(DOCUMENT SEGMENT)
__________

2. The atomizer according to claim 1, wherein the spray plate is adapted to receive a liquid fuel via the inlet surface and discharge a fuel mist via the exit surface.
3. The atomizer according to claim 2, wherein the fuel mist has a mean droplet diameter less than 120 μm.
4. The atomizer spray plate according to claim 1, wherein said swirl chamber has a first diameter adjacent to the inlet surface and a second diameter adjacent to said atomizer hole, the first diameter being greater than the second diameter.
5. The atomizer spray plate according to claim 1, wherein said swirl chamber has a frustoconical shape.
6. The atomizer spray plate according to claim 1, wherein said swirl chamber has a hemispherical shape.
7. The atomizer spray plate according to claim 1, wherein each of the plurality of protrusions are situated at an angle with respect to a tangent to an inlet edge of said swirl chamber at the base of the particular protrusion, the angle being less than ninety degrees.
8. The atomizer spray plate according to claim 1, wherein said plurality of protrusions comprises at least nine protrusions equally spaced about said swirl chamber.
9. The atomizer spray plate according to claim 1, wherein the inlet surface includes a raised outer edge circumscribing said plurality of protrusions.
10. The atomizer spray plate according to claim 1, wherein the inlet surface is adapted to receive fuel oil at an outboard portion of the inlet surface and supply the fuel oil via the venturi inlets to said swirl chamber.
11. The atomizer spray plate according to claim 1, wherein said body is substantially cylindrical.
12. The atomizer spray plate according to claim 1, wherein the exit surface includes two or more discharge slots for directing a spray pattern of exiting fluid.
13. An atomizer spray plate, comprising:
a body having an inlet surface and an exit surface;
a swirl chamber within said body and adjacent to the inlet surface;
an atomizer hole extending through the body from said swirl chamber to the exit surface; and
a plurality of venturi inlets upon the inlet surface extending radially from said swirl chamber;
wherein a fluid flows from the inlet surface through said plurality of venturi inlets into the swirl chamber;
wherein said plurality of venturi inlets are shaped such as to receive the fluid at a first velocity and provide the fluid to said swirl chamber at a second increased velocity in accordance with the Venturi effect; and
wherein each of said plurality of venturi inlets has a first width and a second width downstream from the first width with respect to the direction of the fluid flow, the second width being greater than the first width.
14. The atomizer according to claim 13, wherein the spray plate is adapted to receive a liquid fuel via the inlet surface and discharge a fuel mist via the exit surface.
15. The atomizer according to claim 14, wherein the fuel mist has a mean droplet diameter less than 120 μm.
16. The atomizer spray plate according to claim 13, wherein said swirl chamber has a frustoconical shape.
17. The atomizer spray plate according to claim 13, wherein the exit surface includes two or more discharge slots for directing a spray pattern of exiting fluid.
18. The atomizer spray plate according to claim 13, wherein said swirl chamber has a first diameter adjacent to the inlet surface and a second diameter adjacent to said atomizer hole, the first diameter being greater than the second diameter.

__________

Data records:
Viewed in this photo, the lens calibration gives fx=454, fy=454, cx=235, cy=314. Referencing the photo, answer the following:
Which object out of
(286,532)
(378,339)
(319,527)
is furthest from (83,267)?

__________

(TO BE DONE)
• 1. In the atomizer claims, what is the minimum number of protrusions equally spaced about the swirl chamber?
• 2. Please copy out every line of the data record entries word for word.

(OUTPUTS IN ORDER)
• 1. At least nine.

• 2.
Viewed in this photo, the lens calibration gives fx=454, fy=454, cx=235, cy=314. Referencing the photo, answer the following:
Which object out of
(286,532)
(378,339)
(319,527)
is furthest from (83,267)?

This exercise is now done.